___ GIVEN PASSAGE

A
Guide to the Interesting and Unusual on TCM
By
Ed Garea
November
is somewhat of a unique month on TCM, as it’s a month that segues
from a free basing schedule into the holiday classics that carry over
into December.
TCM
SPOTLIGHT: THE HOLLYWOOD BLACKLIST
Gripped
in the Cold War, politicians began looking for scapegoats, convenient
people to pin blame on for “communist subversion” of our country.
And no place had more scapegoats than Hollywood. Better yet, the
Hollywood folks were not really on the bright side and thus not able
to put up a good fight. Whether directors, actors, screenwriters, or
even composers, someone, somewhere must be to blame for the emergence
of the U.S.S.R. as a world power. The films TCM is airing all have
directors, writers or actors who were later blacklisted. Watching
these films today, one wonders what all the hubbub was about? But
back then, the search for Commies was relentless. Anyone would be
named by witness for the slightest of reasons. For instance, actor
Lionel Stander was named by one witness for whistling “the
Internationale” while waiting for an elevator in a scene. He didn’t
work again until 1965. For those who wanted someone out of the way,
whether for personal or professional reasons, this was the perfect
way to accomplish it.

______
___ MATERIAL

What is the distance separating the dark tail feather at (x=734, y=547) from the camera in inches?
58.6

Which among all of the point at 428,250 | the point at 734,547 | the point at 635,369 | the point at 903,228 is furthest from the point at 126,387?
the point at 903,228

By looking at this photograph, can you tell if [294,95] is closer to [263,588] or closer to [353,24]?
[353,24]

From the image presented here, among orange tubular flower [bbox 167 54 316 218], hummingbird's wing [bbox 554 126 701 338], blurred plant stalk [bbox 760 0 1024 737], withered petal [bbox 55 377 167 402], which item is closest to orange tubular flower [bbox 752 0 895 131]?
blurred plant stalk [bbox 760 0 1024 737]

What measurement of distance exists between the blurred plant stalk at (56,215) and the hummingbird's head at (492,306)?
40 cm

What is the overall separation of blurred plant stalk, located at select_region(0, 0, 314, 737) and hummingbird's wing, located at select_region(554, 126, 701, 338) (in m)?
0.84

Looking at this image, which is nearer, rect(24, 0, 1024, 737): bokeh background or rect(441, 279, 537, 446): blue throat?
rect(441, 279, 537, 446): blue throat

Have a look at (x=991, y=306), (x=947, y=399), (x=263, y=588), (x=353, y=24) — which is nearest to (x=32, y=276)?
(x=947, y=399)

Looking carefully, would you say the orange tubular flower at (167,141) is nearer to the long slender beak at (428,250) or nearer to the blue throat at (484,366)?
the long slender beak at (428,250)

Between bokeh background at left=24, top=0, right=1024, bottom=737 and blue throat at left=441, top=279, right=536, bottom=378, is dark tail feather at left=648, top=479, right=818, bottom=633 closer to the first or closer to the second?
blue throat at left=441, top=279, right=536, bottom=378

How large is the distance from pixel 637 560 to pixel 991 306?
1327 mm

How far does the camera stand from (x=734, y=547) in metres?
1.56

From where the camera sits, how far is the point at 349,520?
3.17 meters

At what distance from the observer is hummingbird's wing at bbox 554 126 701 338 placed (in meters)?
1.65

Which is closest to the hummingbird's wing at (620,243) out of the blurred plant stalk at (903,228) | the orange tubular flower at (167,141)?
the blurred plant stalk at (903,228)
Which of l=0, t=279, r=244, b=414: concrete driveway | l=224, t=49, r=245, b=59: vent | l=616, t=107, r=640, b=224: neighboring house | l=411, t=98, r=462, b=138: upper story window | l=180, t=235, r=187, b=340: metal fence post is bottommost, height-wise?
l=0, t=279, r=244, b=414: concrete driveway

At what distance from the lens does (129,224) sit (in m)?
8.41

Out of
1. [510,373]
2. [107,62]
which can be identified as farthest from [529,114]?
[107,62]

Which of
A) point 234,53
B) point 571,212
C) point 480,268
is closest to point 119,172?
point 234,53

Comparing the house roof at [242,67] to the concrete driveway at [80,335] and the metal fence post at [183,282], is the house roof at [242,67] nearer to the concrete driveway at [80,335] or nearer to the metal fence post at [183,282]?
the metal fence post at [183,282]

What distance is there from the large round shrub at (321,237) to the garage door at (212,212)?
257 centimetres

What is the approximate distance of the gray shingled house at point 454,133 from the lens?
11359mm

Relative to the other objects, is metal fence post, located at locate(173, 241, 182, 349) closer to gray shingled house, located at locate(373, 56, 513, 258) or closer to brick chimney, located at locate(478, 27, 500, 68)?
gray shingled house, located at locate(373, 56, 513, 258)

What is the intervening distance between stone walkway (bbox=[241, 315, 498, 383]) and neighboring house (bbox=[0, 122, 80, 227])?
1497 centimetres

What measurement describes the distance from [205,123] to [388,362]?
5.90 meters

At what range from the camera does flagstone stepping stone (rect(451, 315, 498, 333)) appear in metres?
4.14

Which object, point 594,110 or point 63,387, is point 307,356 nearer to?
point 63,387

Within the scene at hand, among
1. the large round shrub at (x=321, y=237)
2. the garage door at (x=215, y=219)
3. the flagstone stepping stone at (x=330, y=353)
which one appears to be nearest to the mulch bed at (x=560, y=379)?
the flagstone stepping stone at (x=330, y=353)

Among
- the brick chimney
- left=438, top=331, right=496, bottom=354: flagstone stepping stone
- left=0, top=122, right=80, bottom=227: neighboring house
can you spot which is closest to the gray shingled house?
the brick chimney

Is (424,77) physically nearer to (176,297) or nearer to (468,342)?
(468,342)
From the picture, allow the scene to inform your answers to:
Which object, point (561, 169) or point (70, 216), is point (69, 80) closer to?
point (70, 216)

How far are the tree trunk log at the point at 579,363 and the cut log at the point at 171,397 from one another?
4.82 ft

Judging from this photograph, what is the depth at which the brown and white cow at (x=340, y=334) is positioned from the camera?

______

_TASK PROMPT_: Sum up the TCM guide in two sentences. The rows have nothing to do with this.

_THE OUTPUT_: November on TCM moves into holiday classics that carry over into December, and its spotlight on the Hollywood blacklist airs films whose directors, writers or actors were later blacklisted. During the Cold War the search for communists in Hollywood was relentless, with people named for the slightest reasons, such as Lionel Stander, who was named for whistling "the Internationale" in a scene and didn't work again until 1965.